### 文献节选
####################

离子源为电喷雾离子源;扫描方式为正负离子切换扫描;检测方式为质谱多反应监测(MRM),气帘气为35;电喷电压为5 500 V(或-4 500 V);温度为450 ℃;气体离子源1温度为40 ℃;气体离子源2温度为40 ℃。其他优化的质谱条件表见表1。

表1 7种真菌毒素的MRM质谱参数

1.4 色谱条件优化及样品前处理

1.4.1 色谱条件优化

将8 μg/L的AFB1、AFB2、AFG1、AFG2 和OTA以及250 μg/L的 DON和ZEN制成混合标准品溶液,以乙腈和水为流动相,考察甲酸、氨水和乙酸铵添加量对水相中离子化效率的影响。

1.4.2 提取溶剂的优化

准确称取粉碎的小麦样品5 g于50 mL离心管中,样品中添加混合标准品母液1 mL,加入提取溶剂乙腈(体积分数84%)的水溶液20 mL,考察提取溶剂中甲酸(0、0.5%、1%、2%、4%和8%)对7种毒素加标回收率的影响[17]。

1.4.3 净化剂的优化

小麦样品加标提取后,离心取2 mL上清液,分别按照0、10、20、35和50 mg/g小麦的量加入PSA和GCB,振荡净化30 min后,考察净化剂及其用量对7种真菌毒素加标回收的影响。

2 结果与讨论

2.1 流动相优化结果

根据7种毒素化合物的理化性质,选择乙腈为有机相,水相分别选择5 mmol/L乙酸铵、5 mmol/L乙酸铵(含0.1%甲酸)和5 mmol/L乙酸铵(含0.01%氨水),正负离子切换扫描,7种毒素的离子响应强度如表2所示。

表2 7种真菌毒素的质谱离子响应强度

通过在水相中添加少量的甲酸、乙酸铵和氨水改变流动相的pH,可以改善峰形,提高质谱离子化效应[18],AFB1、AFB2、AFG1、AFG2 和OTA为正离子扫描,在酸性条件下易离子化;DON和ZEN为负离子扫描,在碱性条件下易离子化。由表2可知:由于DON在流动相有甲酸的条件下无信号,而在碱性流动相条件下,AFB1、AFB2、AFG1、AFG2 和OTA仍有较高的响应强度。

综合考虑,采用乙腈和5 mmol/L乙酸铵(含0.01%氨水)为流动相,通过优化洗脱梯度,使色谱峰效果最佳,各毒素的色谱峰如图1所示。

####################

### 练习数据
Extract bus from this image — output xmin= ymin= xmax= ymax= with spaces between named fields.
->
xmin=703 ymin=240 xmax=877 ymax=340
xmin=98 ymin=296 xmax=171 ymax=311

####################

### 任务说明
A – 文献节选最终选定的流动相是什么？
B – 请将文献节选中自“表2 7种真菌毒素的质谱离子响应强度”起、直至“谱峰效果最佳,各毒素的色谱峰如图1所示。”为止的全部文字逐字重新录入。
上述材料与文献节选彼此独立，内容互不相关。

### 参考答案
A – 乙腈和5 mmol/L乙酸铵(含0.01%氨水)。

B –
表2 7种真菌毒素的质谱离子响应强度

通过在水相中添加少量的甲酸、乙酸铵和氨水改变流动相的pH,可以改善峰形,提高质谱离子化效应[18],AFB1、AFB2、AFG1、AFG2 和OTA为正离子扫描,在酸性条件下易离子化;DON和ZEN为负离子扫描,在碱性条件下易离子化。由表2可知:由于DON在流动相有甲酸的条件下无信号,而在碱性流动相条件下,AFB1、AFB2、AFG1、AFG2 和OTA仍有较高的响应强度。

综合考虑,采用乙腈和5 mmol/L乙酸铵(含0.01%氨水)为流动相,通过优化洗脱梯度,使色谱峰效果最佳,各毒素的色谱峰如图1所示。